Is there away to get around not having to use so many qbytearray to copy data?
How would seek and read work from a Qfile?
02 - book count 00 00 00 00 00 00 00 - (padding) fb 2b 7d 13 - bookhash 09 - bookhashid 00 00 00 00 00 00 00 - (padding) 44 6e 49 4f 43 44 61 62 64 - booktype 42 - booktypeid 00 00 00 00 00 00 00 - (padding) 00 00 00 00 00 00 00 00 00 00 00 00 - bookDir and bookFileName (Qstring) 00 00 00 00 00 00 00 - (padding) 1a 10 a2 ae - bookhash 08 - bookhashid 00 00 00 00 00 00 00 41 6S 64 4f 47 61 49 44 - booktype 3c - booktypeid 00 00 00 00 00 00 00 00 00 00 00 00 00 00 00 00 00 00 00 - bookDir and bookFileName (Qstring)
This is a example of a file i am reading i was trying to read it into a struct but not sure if that is the correct method. Qdatastreams cant be used because the file wasn't written by qdatastreams.
as you seen in the code the book count is looped base on the same information provided.
-
Hi
What app produces the file ?
Its not open source so you could get the actual record definitions ? -
@Styx said in Qdatastreams and binary files.:
Is there away to get around not having to use so many qbytearray to copy data?
Work with a plain const char * pointer
-
@Styx said in Qdatastreams and binary files.:
Is there away to get around not having to use so many qbytearray to copy data?
Work with a plain const char * pointer
@Christian-Ehrlicher said in Qdatastreams and binary files.:
Work with a plain const char * pointer
To add to @Christian-Ehrlicher's point: Call
QByteArray:data()
orQByteArray::constData()
to get a raw pointer to your data.

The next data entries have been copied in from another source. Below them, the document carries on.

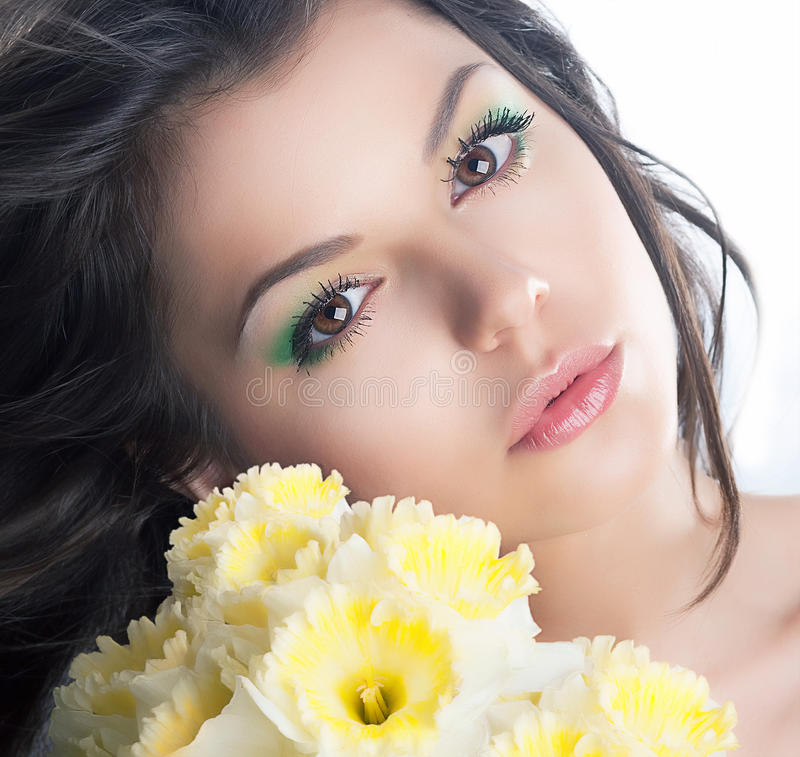 Cute brunette girl with narcissus stock images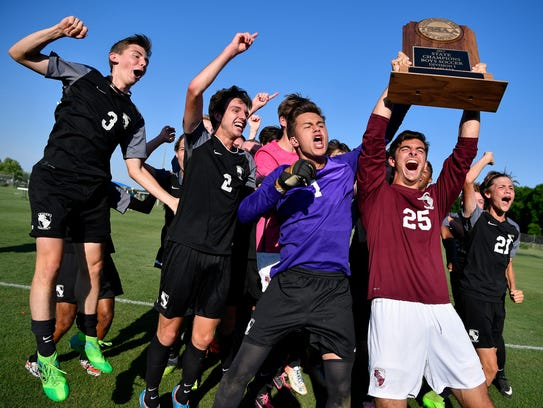 Station Camp goalkeepers Alex Sanchez (1) and Christopher Palevo (25) hold their trophy after their Class AAA championship victory against Houston last season.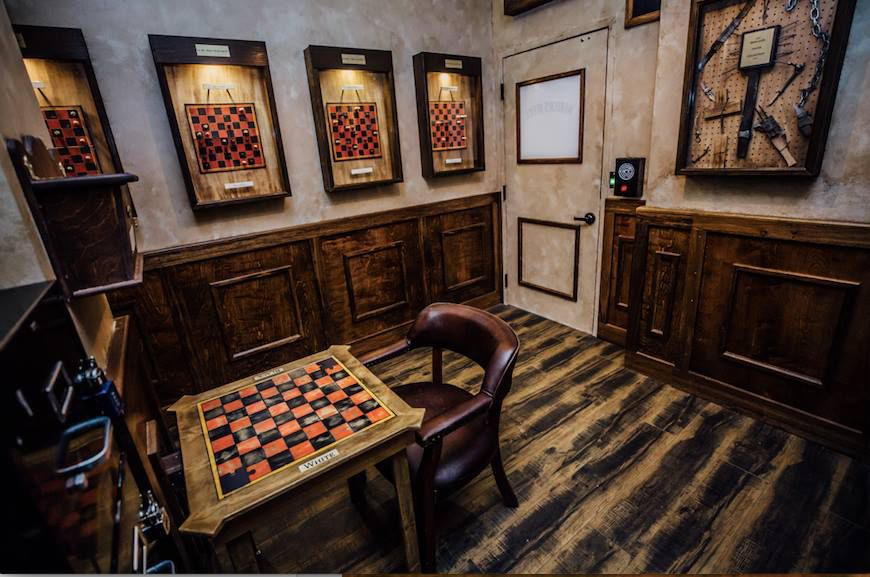 Prison Break escape room at The Escape Game with framed checkerboards on thewas and a checkerboard table with one chair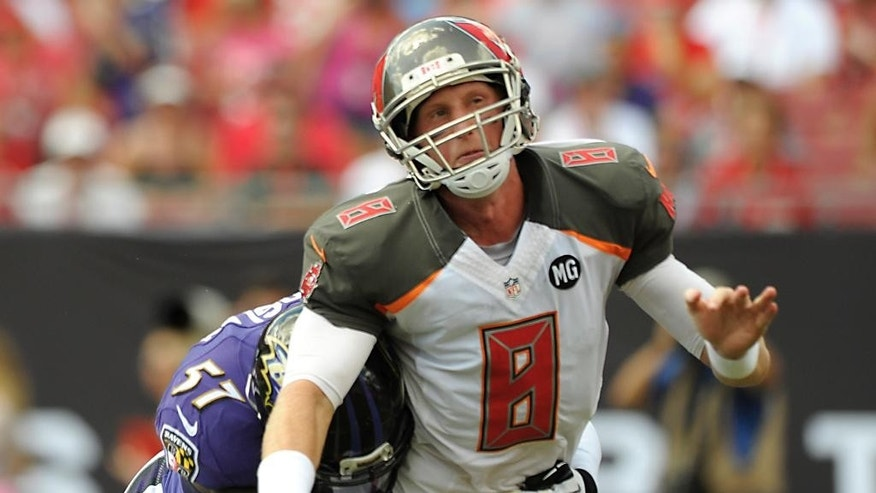 Tampa Bay Buccaneers quarterback Mike Glennon (8) is hit by Baltimore Ravens inside linebacker C.J. Mosley (57) after throwing a pass during the first half of an NFL football game in Tampa, Fla., Sunday, Oct. 12, 2014. (AP Photo/Steve Nesius)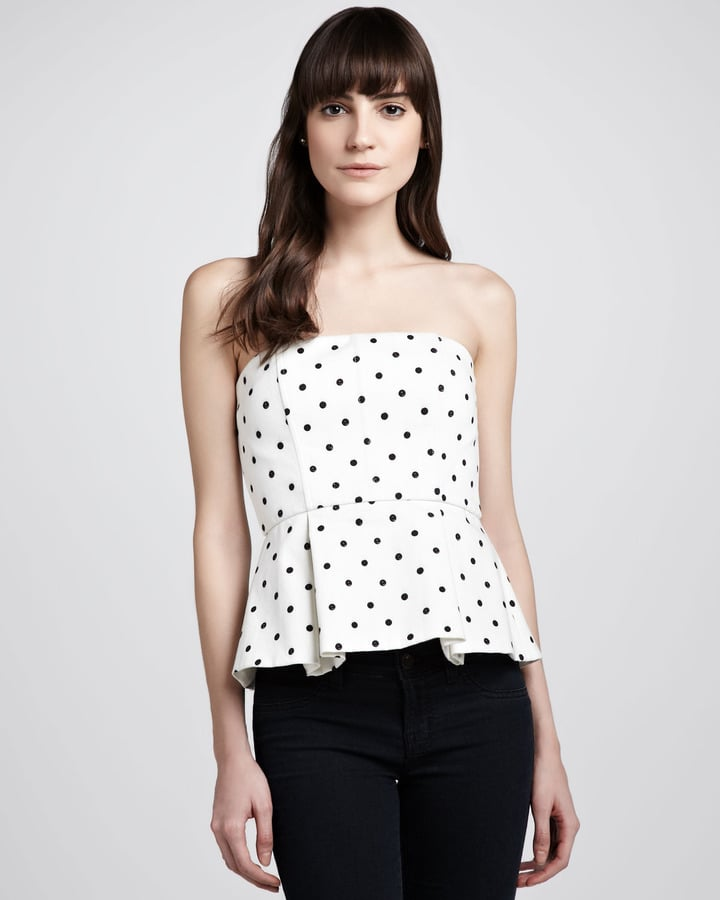 We love the slightly retro feel of this Alice + Olivia Sinclair Strapless Polka-Dot Peplum Top ($297).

Then, you can use pointer arithmetic to extract your data.QByteArray ba = file.readAll(); const char* data = ba.constData(); // Assuming that your file is little-endian... memcpy(&m_binaryVersion, data + 0, sizeof(quint8 )); memcpy(&bookCount, data + 5, sizeof(quint8 )); memcpy(&bookHash, data + 13, sizeof(quint32));
EDIT: Code above changed from reinterpret_cast<> to memcpy() for cross-platform safety
-
@JKSH Since .data() is null terminated. Think it would be better to use shift left.
// Assuming that your file is little-endian... m_binaryVersion = *reinterpret_cast<const quint8* >(data + 0 ) >> 8; bookCount = *reinterpret_cast<const quint8* >(data + 5) >> 12; bookHash = *reinterpret_cast<const quint32*>(data + 13) >> 16; // example bookCount=256 the first byte is '\0' then all the rest will be undetermined.
Shouldn't have issues calling the index and then looping thru the qbytearray to print out the data as well.
-
@JKSH Since .data() is null terminated. Think it would be better to use shift left.
// Assuming that your file is little-endian... m_binaryVersion = *reinterpret_cast<const quint8* >(data + 0 ) >> 8; bookCount = *reinterpret_cast<const quint8* >(data + 5) >> 12; bookHash = *reinterpret_cast<const quint32*>(data + 13) >> 16; // example bookCount=256 the first byte is '\0' then all the rest will be undetermined.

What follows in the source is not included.